Federal Trade Commission v. Actavis, Inc., 133 S. Ct. 2223 (2013) (Breyer; Roberts, dissenting). For the Court’s slip opinion, click here.FTCActivis06172013
Actavis arose when the Federal Trade Commission filed suit, asserting that a “reverse payment settlement agreement” of a patent infringement suit between a drug patent owner and a generic maker violated the antitrust laws.
EXAMPLE OF “REVERSE PAYMENT SETTLEMENT.” The Court provided a simple hypothetical of a reverse payment settlement as follows:
“Company A sues Company B for patent infringement.
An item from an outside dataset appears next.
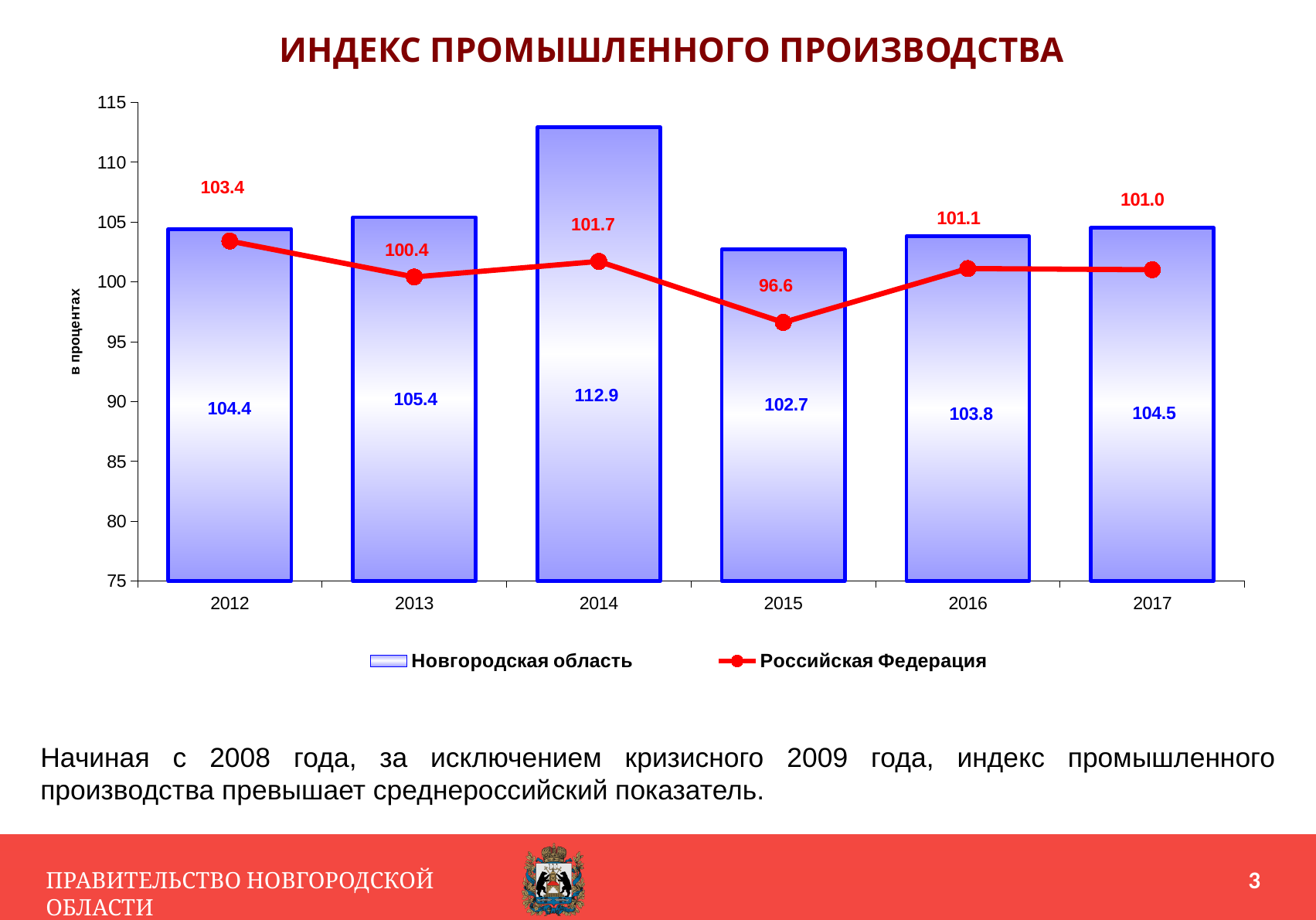
What is the value for Российская Федерация in 2015? 96.6 What is the difference between the Новгородская область and Российская Федерация values in 2014? 11.2 In which year is the value for Российская Федерация lowest? 2015 How many series does the legend list? 2 Does the value for Российская Федерация rise or fall from 2014 to 2015? fall What is the value for Новгородская область in 2017? 104.5 In which year is the value for Новгородская область highest? 2014 What kind of chart is used for the Новгородская область series? bar chart How many years are shown on the x axis? 6 What is the title of the chart? ИНДЕКС ПРОМЫШЛЕННОГО ПРОИЗВОДСТВА Which is larger in 2013: the value for Новгородская область or for Российская Федерация? Новгородская область What is the value for Новгородская область in 2014? 112.9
The two companies settle under terms that require (1) Company B, the claimed infringer,not to produce the patented product until the patent’s term expires, and (2) Company A, the patentee, to pay B many millions of dollars. Because the settlement requires the patentee to pay the alleged infringer, rather than the other way around, this kind of settlement agreement is often called a `reverse payment’ settlement agreement.”
The Court noted that “the basic question here is whether such an agreement can sometimes unreasonably diminish competition in violation of the antitrust laws. See, e.g., 15 U.S.C. §1 (Sherman Act prohibition of `restraint[s] of trade or commerce’). Cf. Palmer v. BRG of Ga., Inc., 498 U.S. 46 (1990) (per curiam) (invalidating agreement not to compete).”
The Eleventh Circuit held that the agreement in question was ” `immune from antitrust attack so long as its anticompetitive effects fall within the scope of the exclusionary potential of the patent.’ FTC v. Watson Pharms., Inc., 677 F.3d 1298, 1312 (2012).”
The Court held that the Eleventh Circuit erred. Instead of immunity, a rule of reason approach applies.The Court recognized that reverse payment settlements may be unique to the context of controversies between brand drug patent owners and generic drug makers using the abbreviated FDA procedure provided by the Hatch-Waxman Act. That procedure provides a first generic challenger a 180-day period of exclusivity, which diminishes the incentive of other generic companies to challenge a drug patent.
However, the majority opinion by Justice Breyer made three points, which could be of potential general interest in regard to antitrust restraints on patent licenses. The points are:
* SCOPE OF PATENT MONOPOLY; PATENT AND ANTITRUST POLICIES. “[P]atent and antitrust policies are both relevant in determining the `scope of the patent monopoly’–and consequently antitrust law immunity–that is conferred by a patent.”
* VALID PATENT EXCLUDES OTHERS. “The patent here may or may not be valid, and may or may not be infringed. `[A] valid patent excludes all except its owner from the use of the protected process or product,’ United States v. Line Co., 333 U.S. 287, 308 (1948) (emphasis added).”
* OVERLY RESTRICTIVE PATENT LICENSING; SETTLEMENTS AND OTHER CONTEXTS. “[B]oth within the settlement context and without, the Court has struck down overly restrictive patent licensing agreements–irrespective of whether those agreements produced supra-patent-permitted revenues.”
Chief Justice Roberts dissented, noting, inter alia:
“The majority today departs from the settled approach separating patent and antitrust law, weakens the protections afforded to innovators by patents, frustrates the public policy in favor of settling, and likely undermines the very policy it seeks to promote by forcing generics who step into the litigation ring to do so without the prospect of cash settlements. I would keep things as they were and not subject basic questions of patent law to an unbounded inquiry under antitrust law, with its treble damages and famously burdensome discovery. See 15 U.S.C. §15; Bell Atlantic Corp. v. Twombly, 550 U.S. 544, 558-559 (2007).”